A prevailing theory about life and our oceans is that both may have been supplied with materials delivered by comets and asteroids. We have learned that not only do comets contain large amounts of water ice, but individuals like 67P/Churyumov-Gerasimenko tell us that there are organic compounds — the chemical building-blocks of life — to be found in the leftover debris of the solar system’s formation.
The young Earth was at one time a hot ball of molten lava, but at some point as it cooled it acquired oceans of liquid water, and maybe soon after this, its first life forms. Questions for a long time have been, where did the oceans’ waters come from, and how did life arise?

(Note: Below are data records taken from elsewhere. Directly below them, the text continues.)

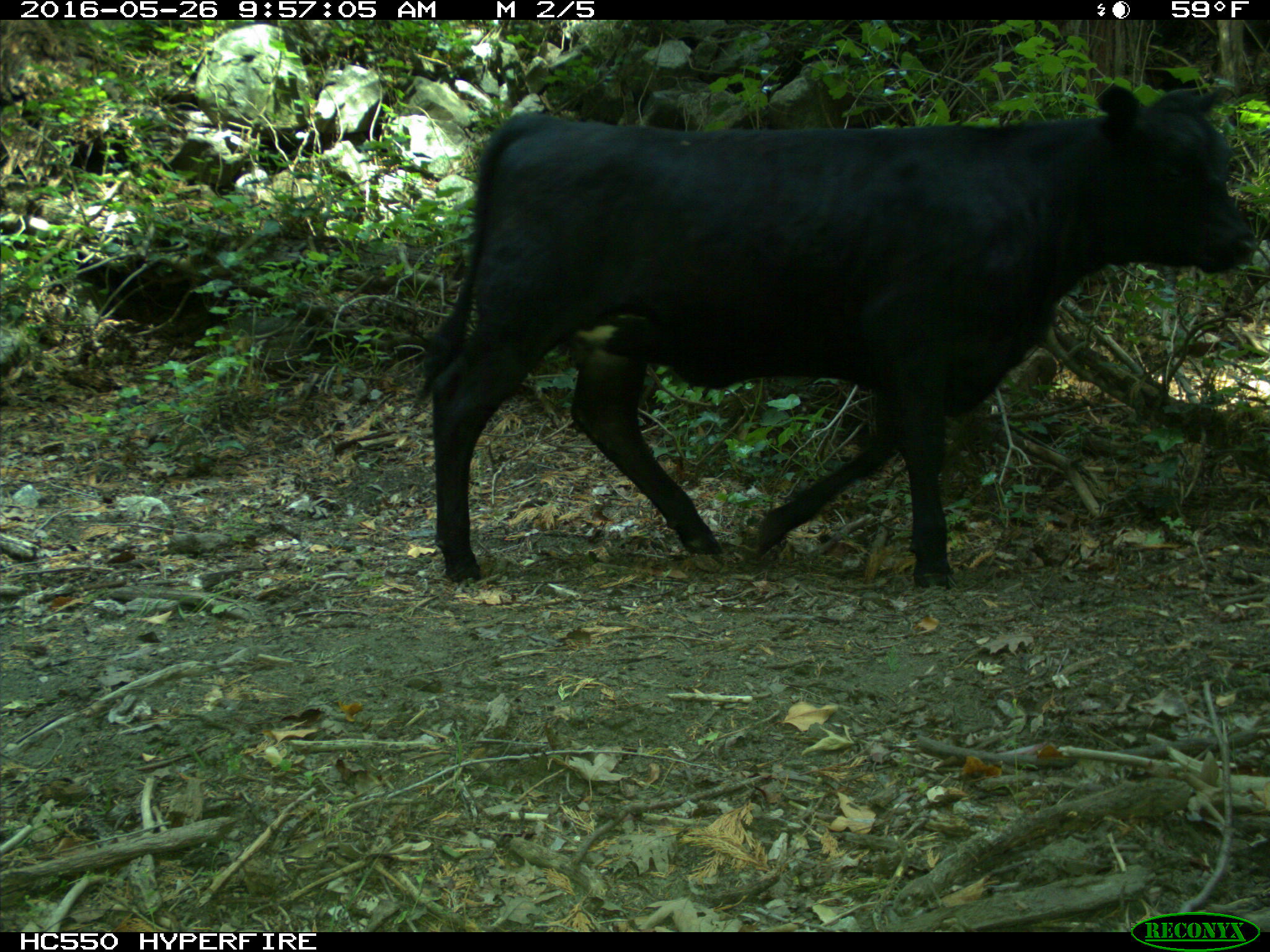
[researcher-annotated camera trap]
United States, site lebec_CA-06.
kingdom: Animalia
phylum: Chordata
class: Mammalia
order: Artiodactyla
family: Bovidae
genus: Bos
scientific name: Bos taurus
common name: domestic cow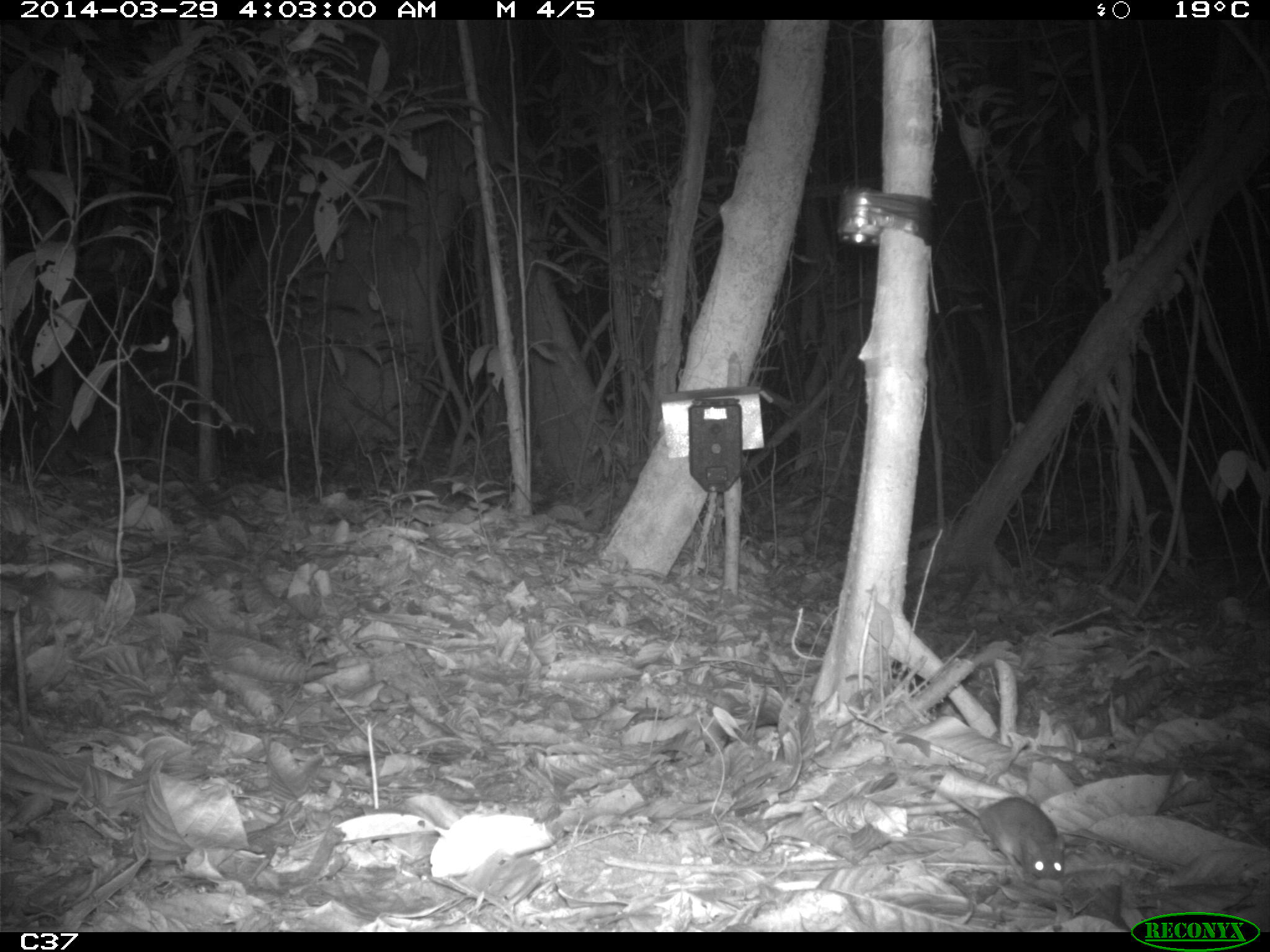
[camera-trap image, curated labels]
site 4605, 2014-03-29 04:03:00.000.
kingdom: Animalia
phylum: Chordata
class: Mammalia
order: Rodentia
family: Muridae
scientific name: Muridae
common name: mice, rats, and gerbils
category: unknown mouse or rat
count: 1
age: adult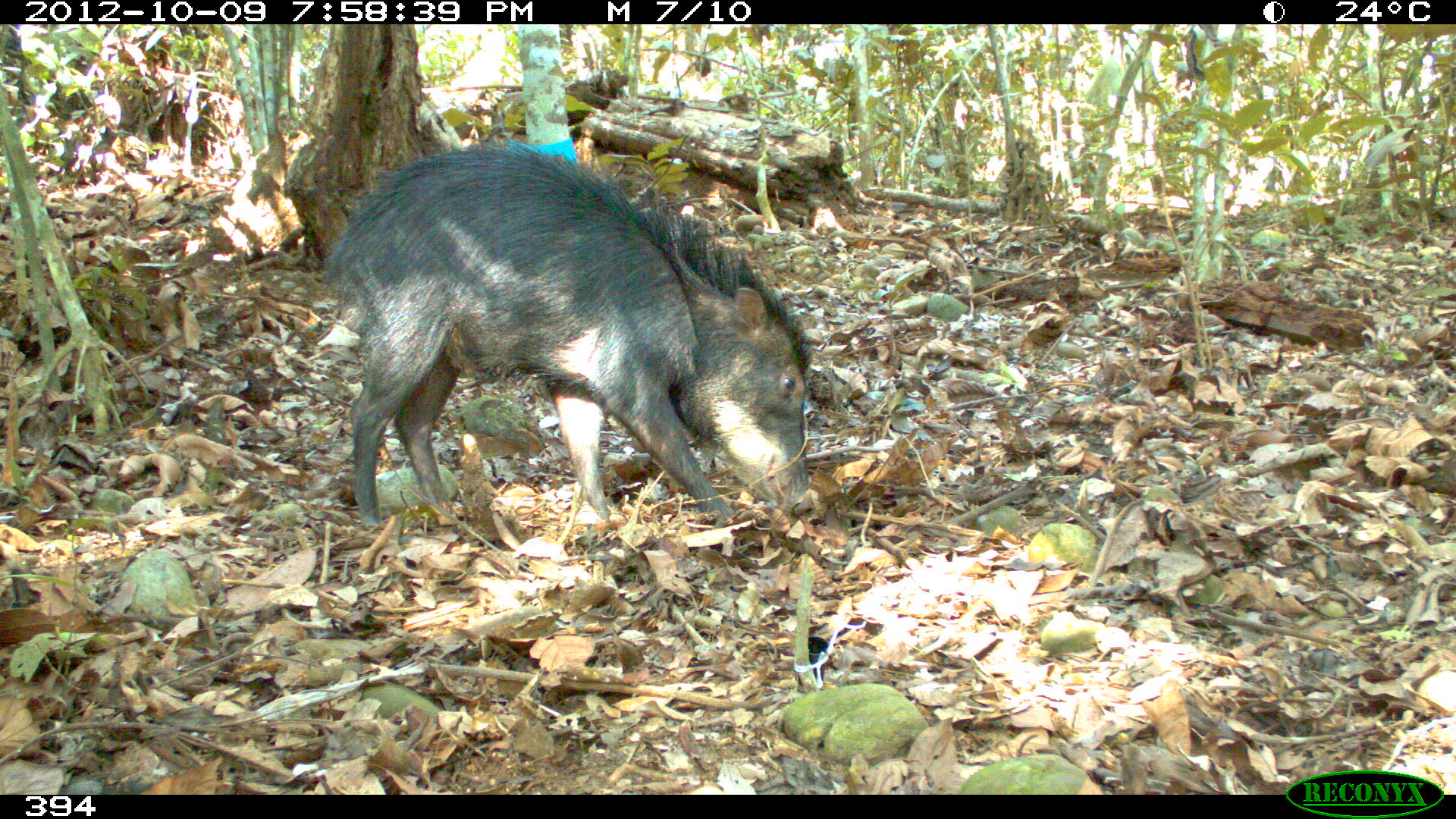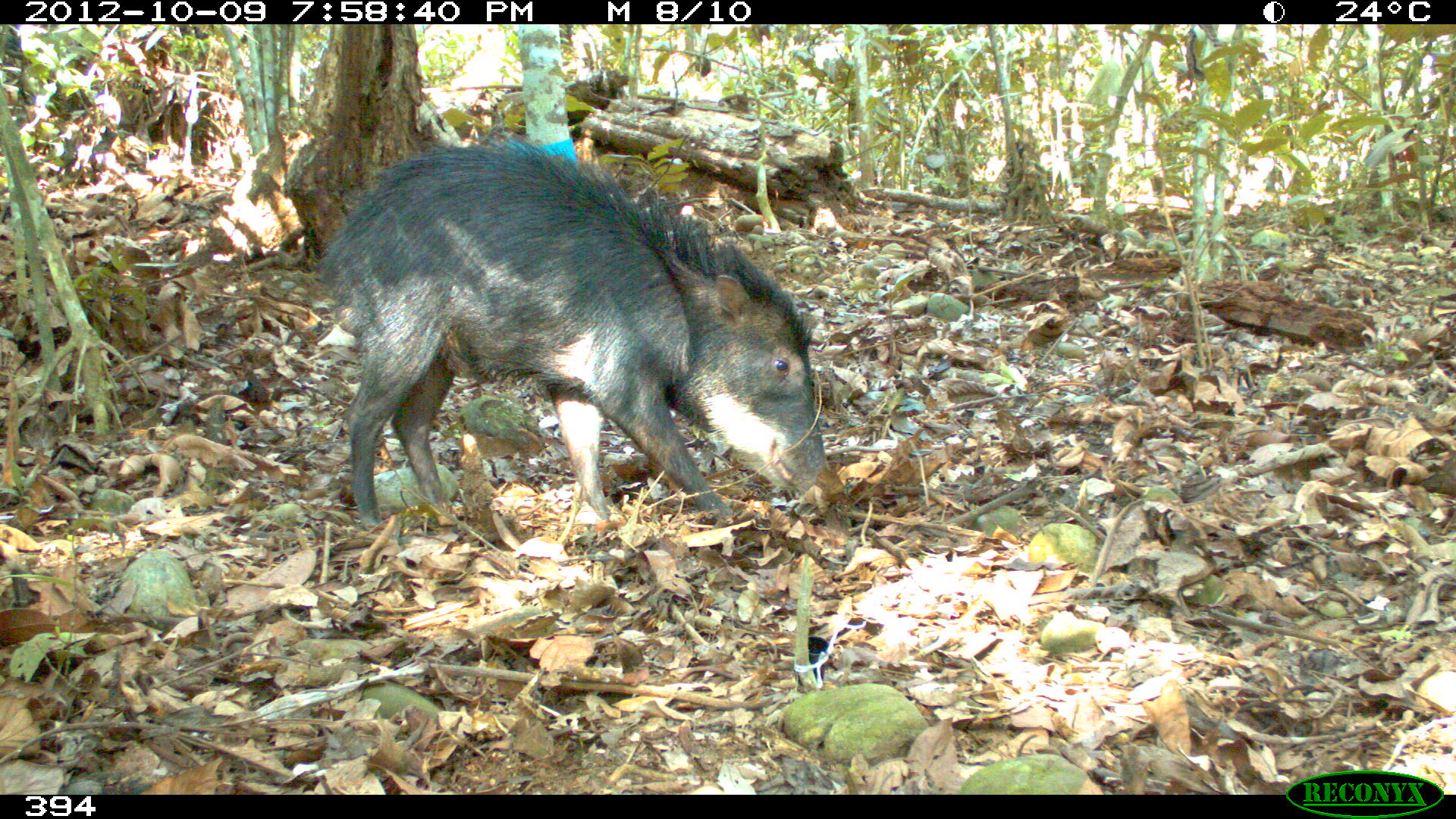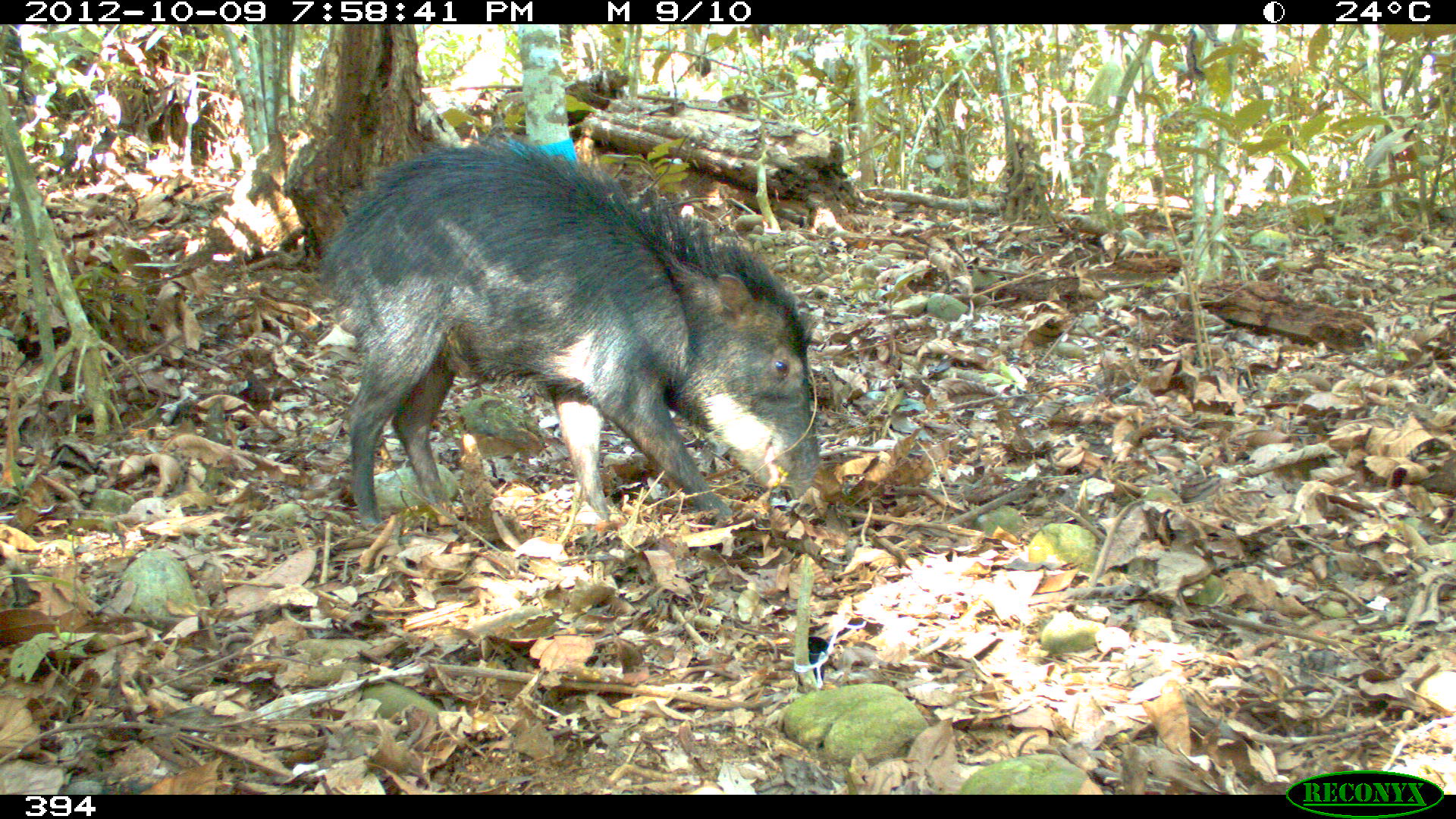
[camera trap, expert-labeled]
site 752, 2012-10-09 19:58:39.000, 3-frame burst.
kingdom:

Did water and organic compounds form directly from the cooling materials on Earth, or were those materials added by the impacts of comets and asteroids? Or both?
The water in some comets is a nearly perfect chemical match for the water in our oceans today — a very clear “smoking gun” that comets and asteroids may have served as a sort of “bucket brigade” to deliver those waters.
It turns out that comet 67P/Churyumov-Gerasimenko’s water is not a match to Earth’s, so comets of its type would have contributed less to Earth’s oceans than others. But 67P’s organic compounds, like glycine, support the idea of the cosmic origins of life’s raw materials.
So what about Rosetta’s planned collision with the comet? Do its controllers back on Earth just want to see a big crash? Not exactly.
Deliberate collisions of spacecraft with natural celestial bodies are done for more than one reason. The fiery burn-up of NASA’s Galileo spacecraft in Jupiter’s atmosphere was done simply to prevent a soon-to-be-derelict spacecraft and its radiogenic fuel from flying around uncontrolled. In this case it was done to eliminate the possibility of a future collision with the moon Europa, on which Galileo discovered an ocean of liquid water — a potential home for life. The same fate awaits the Cassini spacecraft which will crash into Saturn in 2017.
In Rosetta’s case, the spacecraft would’ve died a natural death anyway, when the comet moves too far from the sun for Rosetta’s solar panels to maintain power. A final flight straight to the comet’s surface will let scientists collect data on the comet’s surface and coma (the shroud of gas and dust surrounding the nucleus), hopefully right up to the point of contact.
Rosetta won’t be plummeting into the comet in a fiery explosion, but easing in slowly. After this, Rosetta, along with Philae, will become permanent fixtures on the comet, a sort of monument and time capsule for the mission.